**本文テキスト**
'''

日々の栞

本や映画について気ままに書く。理系の元書店員。村上春樹や純文学の考察や感想を書いていく

緻密な構成が魅力の小説巧者!佐藤正午のおすすめ小説5選

佐藤正午は現代作家の中でも屈指の小説巧者だ。

 

文章と構成の両方が素晴らしく、小説巧者としか言いようがない。登場人物たちのウィットに富んだ会話はクセになり、緻密でたくらみに満ちた構成に驚かされる。時系列をシャッフルした構成など、技巧的な構成が特徴だ。

 

男女の微妙な距離感を描くのが非常に上手く、過去の淡い恋愛を感傷的に描いた小説はかなりエモーショナルだ。『女について』に収録されている「糸切歯」や『夏の情婦』に収録されている「二十歳」、『Y』など恋愛小説の名作が多い。短編小説では私小説とフィクションの間ともいえるような身近な恋愛話が綴られることが多い印象。

'''

**提供リスト**

'''

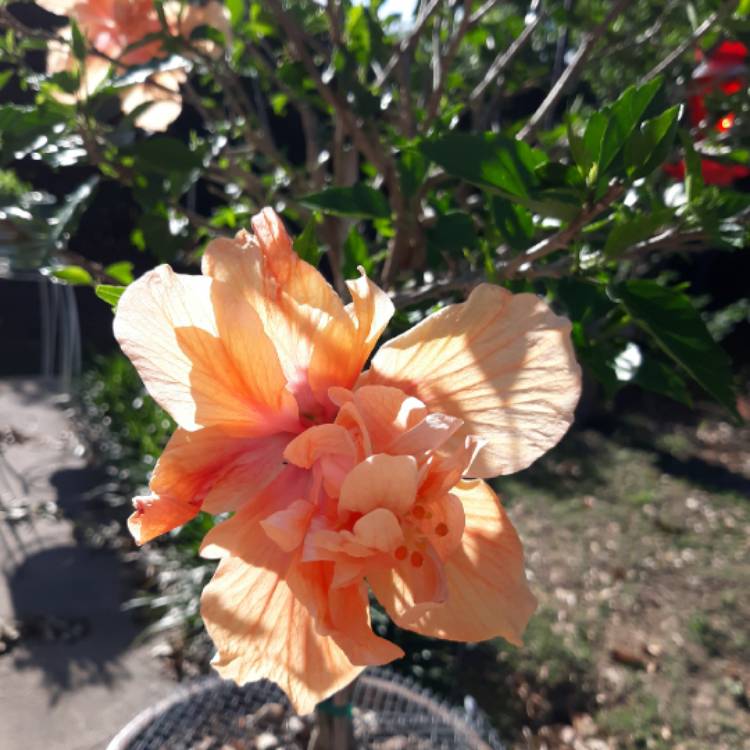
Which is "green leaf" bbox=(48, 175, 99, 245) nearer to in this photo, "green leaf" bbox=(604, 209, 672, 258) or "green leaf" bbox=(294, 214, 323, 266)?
"green leaf" bbox=(294, 214, 323, 266)

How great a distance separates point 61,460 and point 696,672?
9.80 ft

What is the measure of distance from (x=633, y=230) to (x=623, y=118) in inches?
4.2

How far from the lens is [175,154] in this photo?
3.47ft

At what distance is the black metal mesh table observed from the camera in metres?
1.50

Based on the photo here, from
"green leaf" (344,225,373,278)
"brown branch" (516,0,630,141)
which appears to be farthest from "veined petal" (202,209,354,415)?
"brown branch" (516,0,630,141)

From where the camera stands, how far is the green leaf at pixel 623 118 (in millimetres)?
625

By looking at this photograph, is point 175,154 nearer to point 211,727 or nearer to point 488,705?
point 211,727

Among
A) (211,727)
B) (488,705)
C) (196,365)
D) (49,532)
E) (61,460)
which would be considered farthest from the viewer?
(61,460)

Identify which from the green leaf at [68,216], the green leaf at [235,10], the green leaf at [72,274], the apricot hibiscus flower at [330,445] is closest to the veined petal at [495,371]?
the apricot hibiscus flower at [330,445]

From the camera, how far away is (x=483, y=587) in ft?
1.88

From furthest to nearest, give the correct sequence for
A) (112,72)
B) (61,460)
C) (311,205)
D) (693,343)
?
(61,460) < (112,72) < (311,205) < (693,343)

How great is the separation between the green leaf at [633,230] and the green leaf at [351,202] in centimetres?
26

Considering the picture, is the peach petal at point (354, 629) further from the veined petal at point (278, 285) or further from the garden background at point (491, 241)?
the garden background at point (491, 241)

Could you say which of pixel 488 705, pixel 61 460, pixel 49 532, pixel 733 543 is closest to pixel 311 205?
pixel 488 705
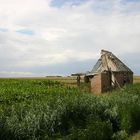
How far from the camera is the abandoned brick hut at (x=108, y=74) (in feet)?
172

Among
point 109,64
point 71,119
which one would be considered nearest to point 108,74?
point 109,64

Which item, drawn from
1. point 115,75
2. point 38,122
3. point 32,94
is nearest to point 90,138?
point 38,122

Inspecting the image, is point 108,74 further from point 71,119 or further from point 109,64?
point 71,119

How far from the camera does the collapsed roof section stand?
54219 mm

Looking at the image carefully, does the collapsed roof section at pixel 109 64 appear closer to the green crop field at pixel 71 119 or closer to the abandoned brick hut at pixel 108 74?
the abandoned brick hut at pixel 108 74

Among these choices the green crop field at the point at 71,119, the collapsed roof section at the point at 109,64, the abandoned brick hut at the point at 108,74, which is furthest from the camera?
the collapsed roof section at the point at 109,64

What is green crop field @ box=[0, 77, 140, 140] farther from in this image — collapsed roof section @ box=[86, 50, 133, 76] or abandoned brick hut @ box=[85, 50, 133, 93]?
collapsed roof section @ box=[86, 50, 133, 76]

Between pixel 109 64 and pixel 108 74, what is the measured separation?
6.84 feet

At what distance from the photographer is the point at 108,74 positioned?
2095 inches

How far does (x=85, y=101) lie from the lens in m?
29.6

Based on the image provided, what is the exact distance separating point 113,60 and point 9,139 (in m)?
33.4

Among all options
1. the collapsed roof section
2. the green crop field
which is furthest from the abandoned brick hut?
the green crop field

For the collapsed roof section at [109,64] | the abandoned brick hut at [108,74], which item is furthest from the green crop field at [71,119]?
the collapsed roof section at [109,64]

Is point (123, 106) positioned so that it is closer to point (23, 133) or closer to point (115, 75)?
point (23, 133)
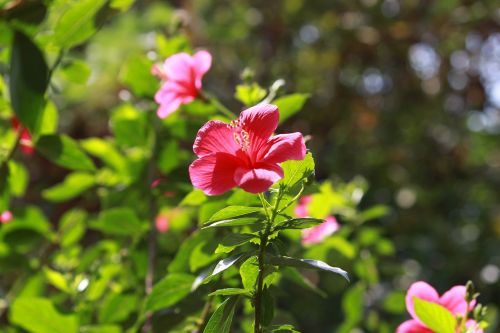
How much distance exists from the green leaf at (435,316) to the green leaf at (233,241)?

'''

**実施タスク**
a - 佐藤正午の紹介文から、「文章と構成の両方が素晴らしく」を含む語句で始まり「話が綴られることが多い印象。」で終わる部分を、一字一句変えずに書き出してください。
b - 次の記述 (i)〜(iii) がそれぞれ佐藤正午の紹介文と一致するか判定してください。各項目について「はい」か「いいえ」で答え、判断の根拠となる紹介文中の語句をそのまま引用してください。
(i) 時系列をシャッフルした構成が、佐藤正午の作品の特徴として挙げられている。
(ii) 「二十歳」は『女について』に収録されている。
(iii) 佐藤正午の短編小説では、壮大な歴史物語が描かれることが多いとされている。
c - 佐藤正午の紹介文を、最後の文の直後から書き継いでください。

**実行結果**
a -
文章と構成の両方が素晴らしく、小説巧者としか言いようがない。登場人物たちのウィットに富んだ会話はクセになり、緻密でたくらみに満ちた構成に驚かされる。時系列をシャッフルした構成など、技巧的な構成が特徴だ。

 

男女の微妙な距離感を描くのが非常に上手く、過去の淡い恋愛を感傷的に描いた小説はかなりエモーショナルだ。『女について』に収録されている「糸切歯」や『夏の情婦』に収録されている「二十歳」、『Y』など恋愛小説の名作が多い。短編小説では私小説とフィクションの間ともいえるような身近な恋愛話が綴られることが多い印象。

b -
(i) はい。「時系列をシャッフルした構成など、技巧的な構成が特徴だ。」
(ii) いいえ。「『夏の情婦』に収録されている「二十歳」」
(iii) いいえ。「短編小説では私小説とフィクションの間ともいえるような身近な恋愛話が綴られることが多い印象。」

c -
 

小説の登場人物の特徴だが、ダメ男が出てくることが多い。ダメ男を描かせたら太宰治に匹敵するのではないかと思っている。『個人教授』や「夏の情婦」などの主人公のダメ男ぶりは特筆するものがある。

 

佐藤正午は『永遠の1/2』でデビューした。ペンネームの「正午」は、佐世保市内の消防署が正午に鳴らすサイレンの音を聞いて、小説書きにとりかかるという習慣から来ている。佐世保市在住で執筆を行っていて、地元から出ないことが知られている。直木賞の授賞式では欠席したことが話題にもなった。

月の満ち欠け』で直木賞を受賞した。いくらなんでも遅すぎるのではないかと思っている。『ジャンプ』や『Y』、さらには『鳩の撃退法』という傑作を発表しているのに見逃した功罪は大きい。このまま無冠の帝王になるのかなと思っていたので、直木賞受賞は1ファンとして嬉しい。ただ、他にも直木賞受賞にふさわしい作品が多数あることは確かだ。

 

名作が多いので5つ選ぶのに苦戦したが、小説巧者・佐藤正午のおすすめ小説5選を紹介したい。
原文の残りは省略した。